-- Begin Selected excerpt --

Chansey Paech was elected at the age of 29 to represent the largely Indigenous electorate of Namatjira for Territory Labor in 2016. He was the first openly gay Indigenous man to be elected to an Australian Parliament. During the last Sitting week of the 13th Northern Territory Assembly Mr Paech was appointed as the first Indigenous Speaker in an Australian Parliament.

Chansey Paech MLA


I have just walked out of the NT Parliament for the final time as the Member for Namatjira.


It is a bitter sweet moment as I reflect back on the first speech I made in this place four years ago.


I was enthusiastic, hopeful of making a positive difference to the lives of the people I had the honour to be elected to represent. I hope I have achieved some change, no matter how small, to the lives of the people in Namatjira.


To be honest, sometimes it does seem like very small differences indeed when I am confronted daily by the entrenched poverty and challenges that face remote communities.


There is a continual battle for equitable services, for housing, for jobs, for autonomy over lives and communities, to provide for hope in the future.


The Gunner Labor Government has made some inroads. I’m very proud we have been able to make a start on creating a more equitable Northern Territory.


What we are achieving in areas like housing, with our commitment to build new homes and extend others, is making a big difference to many families. If we are to have any hope of closing the gap of Indigenous disadvantage it has to start with the provision of decent housing.


The drive to make a positive difference to the lives of people living in remote areas is still what motivates me to get out of bed every day.


It’s what motivated me to put up my hand to run in an electorate as large and remote as Gwoja.


The electorate is named after Gwoja Tjungurrayi, a Warlpiri-Anmatyerre man who survived the Coniston Massacre in 1928.


This was a state sanctioned massacre where upwards of 60 men, women and children were murdered, a crime where there was no justice served.


If I am fortunate enough to be elected as member for Gwoja I would like to see a permanent reserve set up around the massacre site to mark the area’s history.

-- End Selected excerpt --

**Set exercise A**: According to the statement by Chansey Paech MLA, why is the provision of decent housing important? Answer in one to three sentences.
**Set exercise B**: Please output the portion of the statement that begins at the words "It is a bitter" and stops after "in the future.".
Rely on the statement alone for everything asked here.

-- Begin Source excerpt --

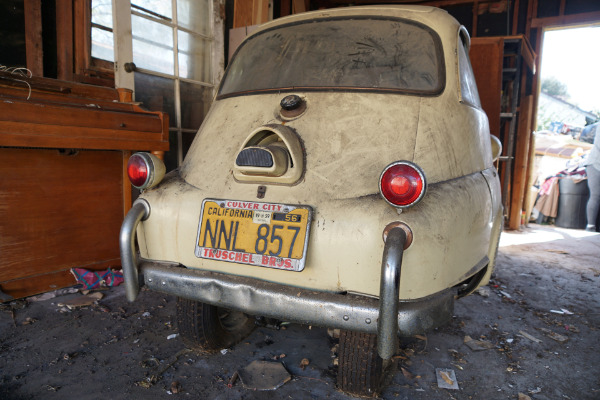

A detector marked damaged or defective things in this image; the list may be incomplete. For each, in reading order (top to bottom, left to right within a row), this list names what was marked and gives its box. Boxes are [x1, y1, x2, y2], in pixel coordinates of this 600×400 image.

-- End Source excerpt --

**Exercise result A**: Closing the gap of Indigenous disadvantage has to start with the provision of decent housing. The commitment to build new homes and extend others is also described as making a big difference to many families.

**Exercise result B**:
It is a bitter sweet moment as I reflect back on the first speech I made in this place four years ago.


I was enthusiastic, hopeful of making a positive difference to the lives of the people I had the honour to be elected to represent. I hope I have achieved some change, no matter how small, to the lives of the people in Namatjira.


To be honest, sometimes it does seem like very small differences indeed when I am confronted daily by the entrenched poverty and challenges that face remote communities.


There is a continual battle for equitable services, for housing, for jobs, for autonomy over lives and communities, to provide for hope in the future.